» **Görev Talimatları**
a. Fenomenoloji okulu üzerine olan alıntıda adı geçen bütün düşünürler kimlerdir?
b. Fenomenoloji okulundaki değişimi anlatan alıntıyı kaldığı yerden sürdürür müsün?

19. yüzyılda ortaya çıkışından 20. yüzyılın sonuna gelene dek fenomenoloji okulunda yaşanan iç değişim veya evrim dikkat çekicidir. Husserl’in epistemolojik ve Heidegger’in de ontolojik bakış açısıyla ortaya koyduğu felsefi kesinlik iddiası Levinas’la birlikte törpülenmeye ve yerini belirsizliğe bırakmaya başladı. Levinas’ın düşüncesinde belirginleşmeye başlayan öteki, başkası ve bunun etiği, Jean-François Lyotard’da (1924-1998) artık farklı olanın meşru varlığı meselesine dönüşecektir. Dolayısıyla Husserl’le başlayan Aydınlanma eleştirisinin, fenomenoloji okulunun post-modernist düşünürleri tarafından doğal sonuçlarına vardırıldığı söylenebilir.

» **Girdi Verileri**
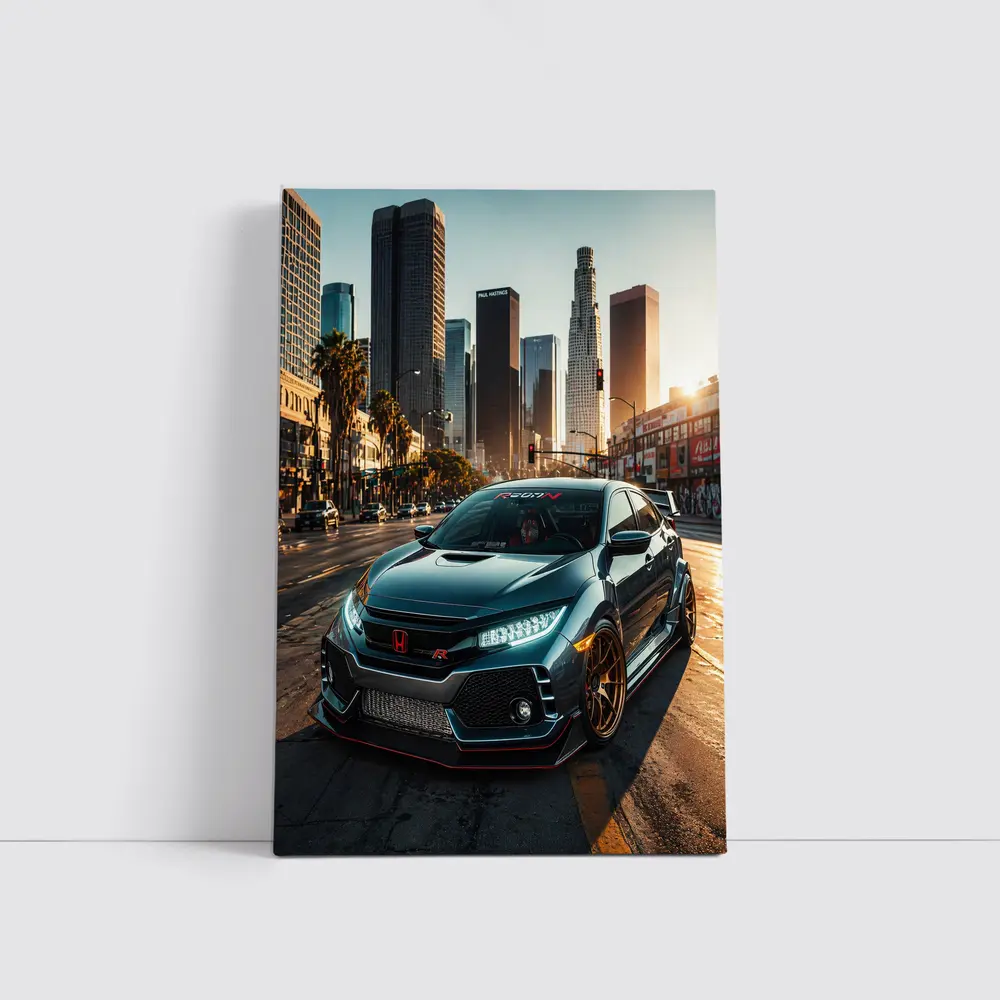 Honda Civic Type R Los Angeles Street – Wall Art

» **Yanıtlar**
a. Husserl, Heidegger, Levinas, Jean-François Lyotard

b.
Batı düşüncesinin krizi
19. yüzyılın ikinci yarısına gelinceye dek hakikat ve onun bilgisi birbirinden ayırılıyor ve hakikate tezahür, tecelli, yansıma ve alametler, yani fenomenler yoluyla ulaşabileceğimiz savunuluyordu. Ama 19. yüzyılın ikinci yarısından itibaren hakikat ve tezahür ayrımı ortadan kalktı; görünen ve sezilenden başka bir hakikat bulunmadığı savunulmaya başlandı. Bu değişimde fenomenolojinin rolü önemlidir. Gerçi fenomenoloji, hakikati reddetmedi belki ama onu görünür olana indirgedi. Hakikatin inkârı ve oradan da pozitivizme geçilmesinin dönüm noktası ise Nietzsche’dir. Hakikat kavramının kilisenin alanında kaldığı koşulda Nietzsche’nin Tanrı’nın ölümünü ilan etmesi kilisenin temsil ettiği bilgiye tepkiydi.
Heidegger; Kant ve Hegel felsefesini de içine alan krizden, felsefeyi Yunan köklerinden koparan Platonculuğu suçluyordu. Yaşanan durum, Batı-Hıristiyan metafiziğine dayalı Kant felsefesinin hiçbir çıkış yolu bulamayacağı boyutta bir kriz haliydi. (Heidegger, 2008: 10).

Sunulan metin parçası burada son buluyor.